Page text.
I have the original MXT and I wouldn't expect to see much difference on a dime at 4 -6" with those coils. The pinpointing tends to be a bit more "iffy" with the larger coils in my experience, but not a problem if you use a pinpointer (coin sized targets). Drop the dime to 6 to 10 inches and you should get a stronger signal with the larger coils IMHO. As to the "lot of surface trash" I'd leave the 9.5 or 12" home and use either the 6" or the 4X6 shooter, as much gain as possible without excessive chatter and discrimination at or below the first preset and swing SLOWLY. I've pulled many good targets at a local, very trashy park using the smaller coils in areas where it is nearly impossible to use the larger coils due to the number of targets being read at any given moment. Hope this is helpful.
BB
 
In the site you describe I would use the 6x10 or smaller if you have one. The bigger coil will physically be passing over more targets (surface trash) and the machine will be processing all that stuff. A smaller coil will lighten the workload on the detector. I found the 6x10 is more sensitive on the back half. That is something to keep in mind on the overlaps. My little 4x6 is outstanding is hitting good stuff between junk, but then you give up the amount of area you can cover. To me the coils are like drill bits. It takes the right one given the conditions you are working in.
 
In heavy trash i would leave the 12in coil home and save it for low trash open fields.
The 9in coil is a standard size for a lot of machines for a reason , its good all around.

Supplied records.
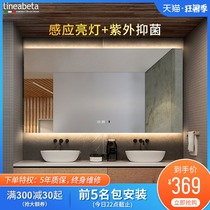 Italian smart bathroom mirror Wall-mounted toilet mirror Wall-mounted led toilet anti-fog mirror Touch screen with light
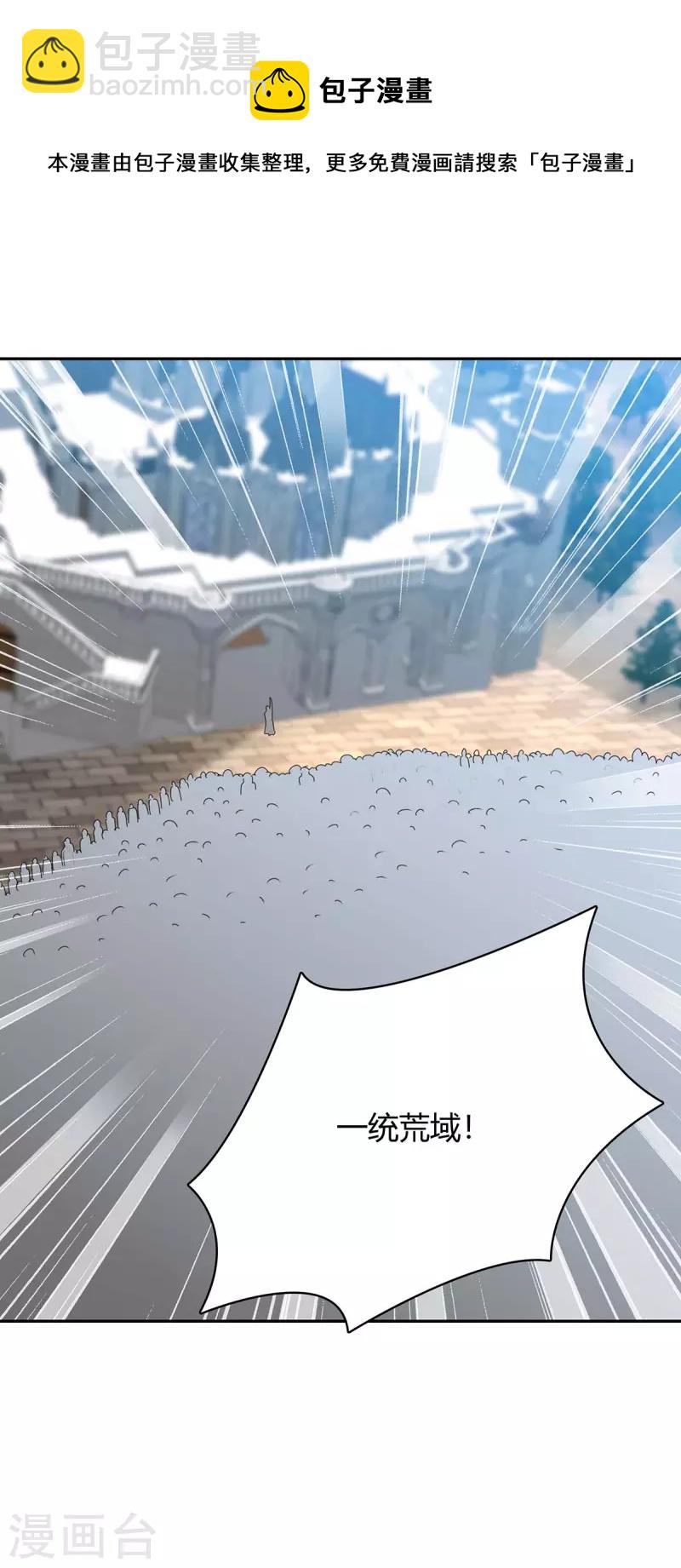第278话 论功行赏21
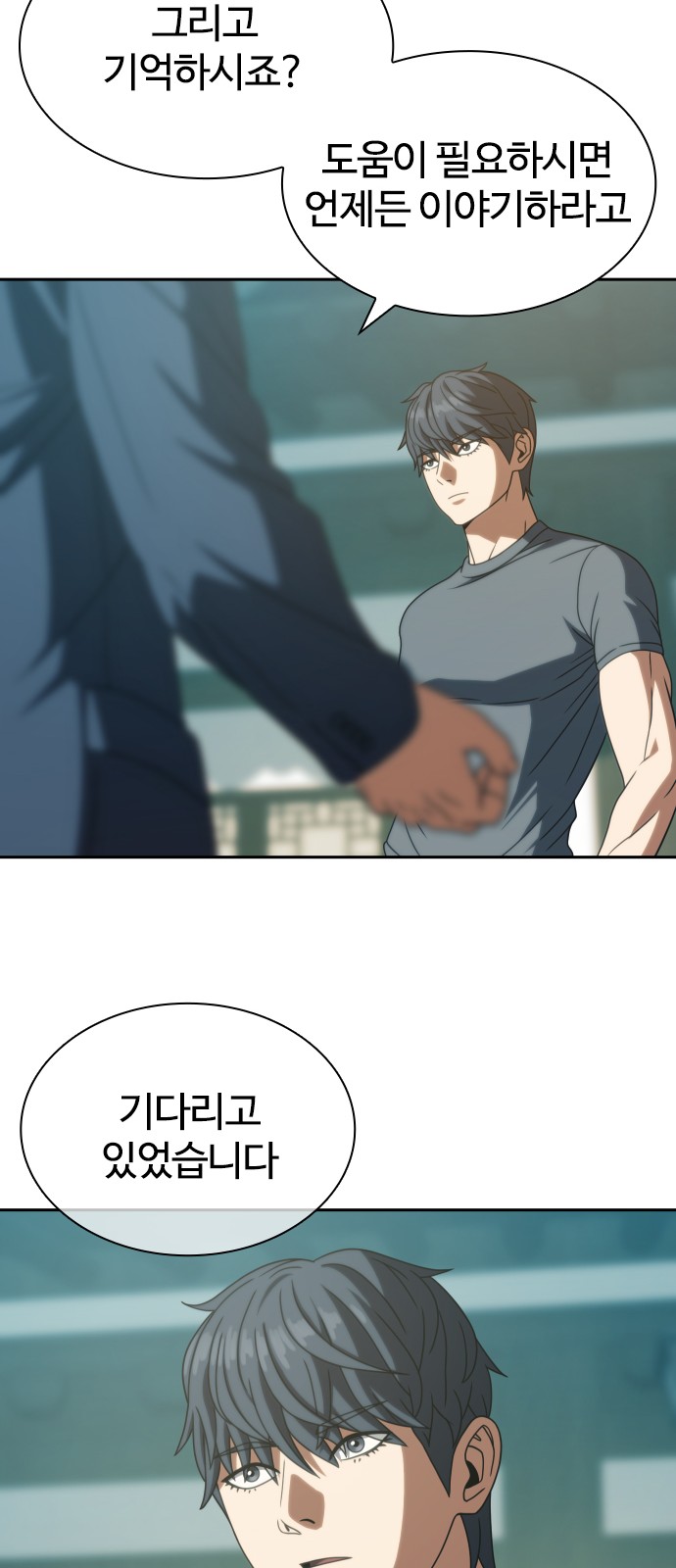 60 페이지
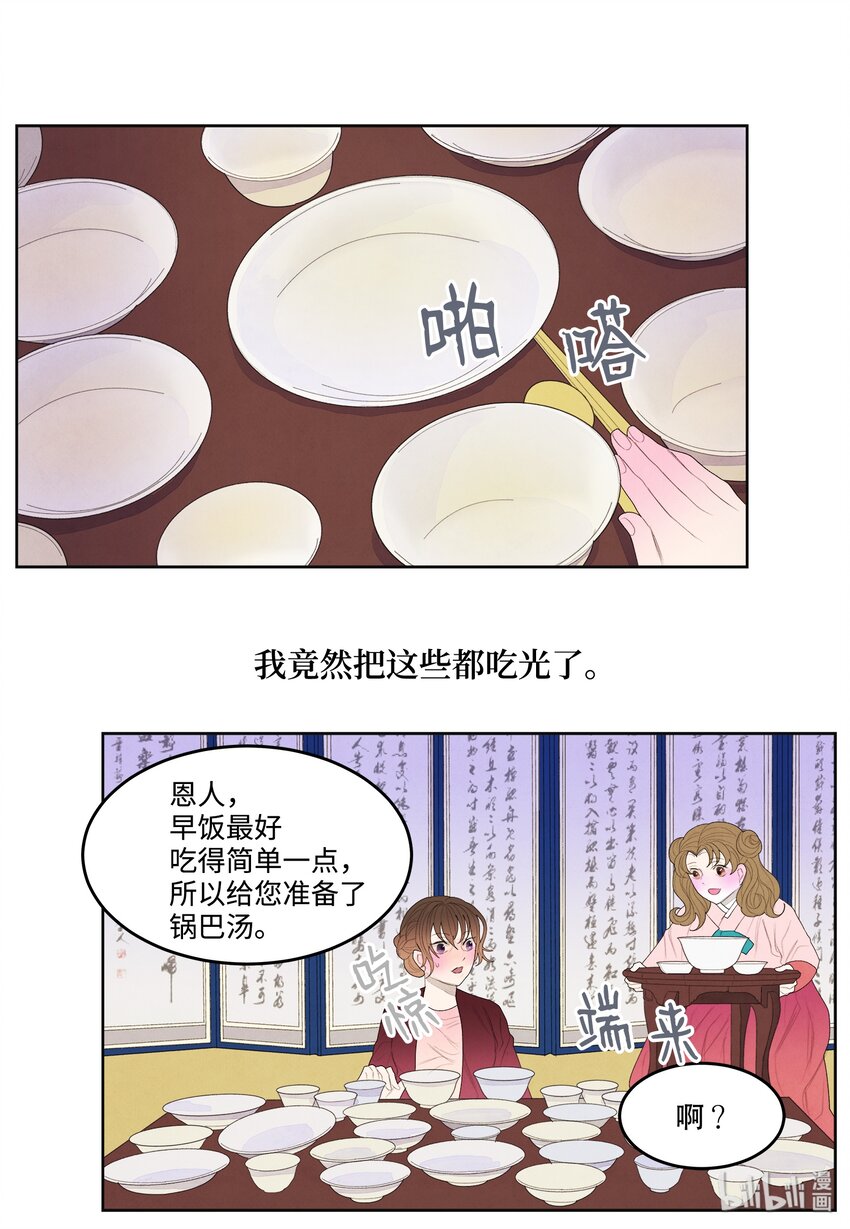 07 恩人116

...

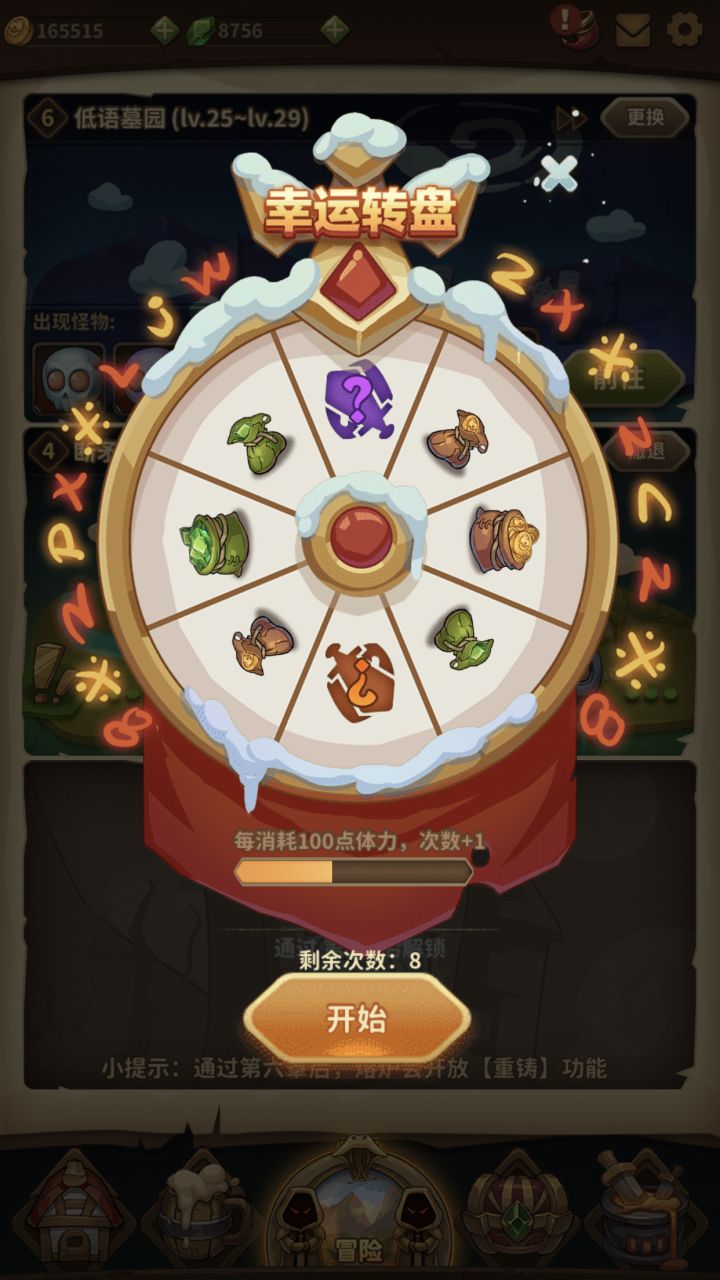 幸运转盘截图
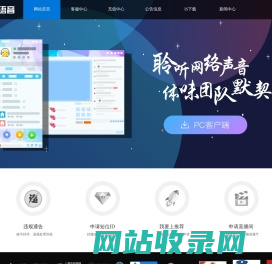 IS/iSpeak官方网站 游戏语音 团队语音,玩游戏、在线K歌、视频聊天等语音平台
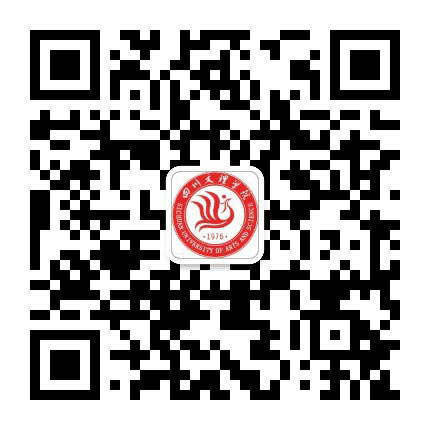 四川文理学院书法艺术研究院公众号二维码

Problem description.
Please quote the detector coil text word for word, starting at the words "In the site" and stopping after "are working in.". The material isn't needed here.

The completed task.
In the site you describe I would use the 6x10 or smaller if you have one. The bigger coil will physically be passing over more targets (surface trash) and the machine will be processing all that stuff. A smaller coil will lighten the workload on the detector. I found the 6x10 is more sensitive on the back half. That is something to keep in mind on the overlaps. My little 4x6 is outstanding is hitting good stuff between junk, but then you give up the amount of area you can cover. To me the coils are like drill bits. It takes the right one given the conditions you are working in.